Nacho Muñiz Coordinador de los ciclos de cine de la Sociedad Cultural Gijonesa

Son ya muchos los años que se lleva hablando de la “crisis” del cine; si utilizamos este concepto con propiedad, no cabe hablar de tal cosa: se entiende por crisis una situación difícil o grave que pone en peligro un asunto, persona o cosa. Lo que lleva atravesando el cine las últimas décadas es un cambio constante de adaptación a los nuevos medios técnicos y de difusión de los que depende en gran medida (algo parecido le ha pasado al teatro e incluso a la novela, pintura y casi todas las manifestaciones artísticas o culturales); más que de crisis (crónica), podríamos hablar de una existencia precaria ante las múltiples amenazas que ha tenido que afrontar el medio: la televisión, el vídeo, el DVD, ahora las plataformas de “streaming”… Todo ello ha provocado un abandono progresivo pero constante del hábito de ir a una sala de cine que comenzó allá por el 28 de diciembre de 1895.

La situación provocada por la pandemia ha vuelto a despertar temores por el futuro del cine entendido como espectáculo colectivo; no voy a hacer ninguna predicción al respecto porque no tengo ni la más remota idea de cuánto va a durar este suplicio de vivir lo más aislado posible, pero no creo que el hecho en sí vaya a ser decisivo para el futuro de las salas cinematográficas, por más que muchas puedan llegar a cerrar. Si pensamos en el medio y largo plazo, el mundo ha vivido cataclismos mucho peores; sin ir más lejos, la Segunda Guerra Mundial fue un apocalipsis que dejó Europa literalmente en ruinas y supuso la práctica paralización de casi toda actividad cinematográfica en muchos países (en Alemania, por ejemplo, no se rodó ninguna película de ficción durante un año, de principios del 45 al 46; se conoce este período en la cinematografía alemana como “Die Pause”, “La Pausa”). Aunque ahora prevalezca la gravedad del momento presente y el corto plazo se nos antoja más bien oscuro, en algún momento nos libraremos del bicho este y la vida podrá volver poco a poco a la normalidad (a la de antes, no a la “nueva”).

El auténtico problema del cine viene ya de largo, y no sé si es un proceso que pueda revertirse: cada día vivimos de forma más individual y preferimos desarrollar nuestras  actividades de ocio en grupos pequeños o directamente en casa. Y eso que en España la mayoría de la población aún reside en el centro de las ciudades; en los países anglosajones y en muchos europeos hace ya tiempo que se impuso el modelo de vida suburbana, de casa al trabajo en coche y vuelta por la tarde. Un modelo que acaba, entre otras cosas, con el intercambio social, de relaciones y de ideas, en el que nos alejamos de nuestros conciudadanos hasta el punto de ignorar cómo viven o qué piensan.

Desde hace meses nos piden que nos quedemos en casa y nos relacionemos socialmente lo menos posible; ¿volveremos a frecuentar las salas comerciales, los festivales y las filmotecas cuando esto acabe o preferiremos la comodidad del sofá donde, los que se lo pueden permitir, podemos escoger la película que nos apetezca y disfrutarla en una pantalla cada vez más grande y absorbente?
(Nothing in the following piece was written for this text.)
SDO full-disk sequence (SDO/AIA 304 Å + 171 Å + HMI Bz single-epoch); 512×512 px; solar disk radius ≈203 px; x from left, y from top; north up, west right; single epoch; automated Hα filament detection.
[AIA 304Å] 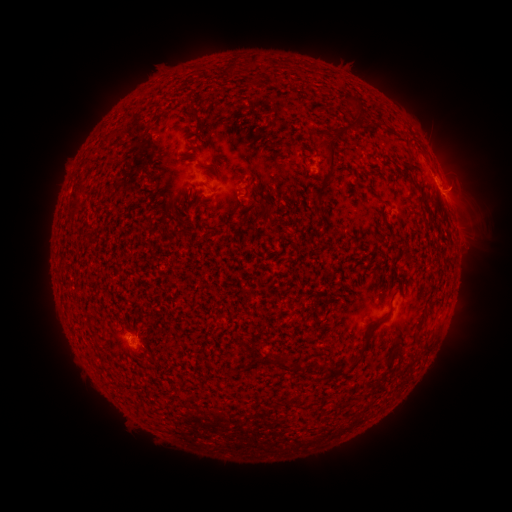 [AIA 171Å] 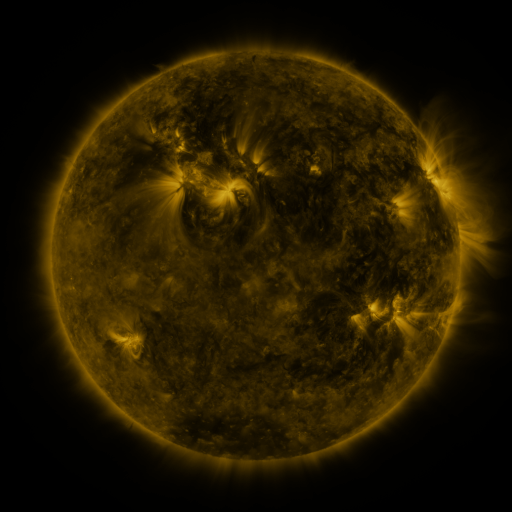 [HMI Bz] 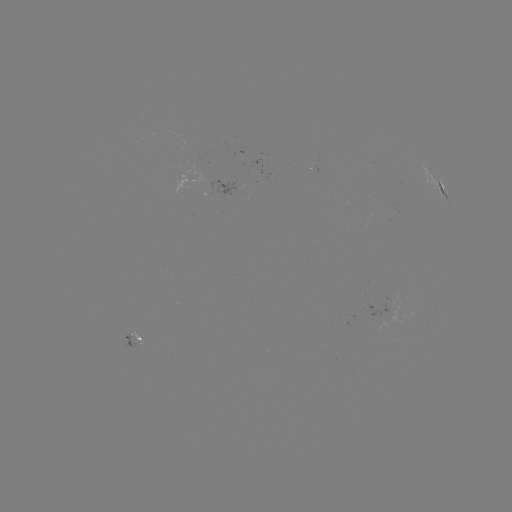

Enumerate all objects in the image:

Las grandes plataformas ya están lanzadas a la conquista de los medios audiovisuales; ahora presionan para que los tiempos entre el estreno de una película en los cines y su proyección en “streaming” se acorten. Por encima de las consecuencias económicas que esto traiga para la producción de películas inquietan las culturales e ideológicas: ¿será viable producir cine no comercial? El cine espectáculo de Hollywood encontrará seguramente fórmulas para sobrevivir; lo que ya no está tan claro es que el cine llamado “minoritario”, o sea, el que tiene auténtico valor artístico y cultural, tenga un hueco en ese hipotético mercado futuro basado en el consumo hogareño. ¿Apoyarán los estados económicamente la actividad cultural (no olvidemos las artes escénicas, la música, etc.) o quedará esta reducida a las  grandes ciudades, donde seguirá habiendo un público que garantice su viabilidad?

Recuerdo cuando, allá por la nefasta década de los 80, Margaret Thatcher definió en una frase el ideal distópico neoliberal: “la sociedad no existe, sólo individuos y sus familias”. Esa señora debe de estar ahora mismo regocijándose en el infierno.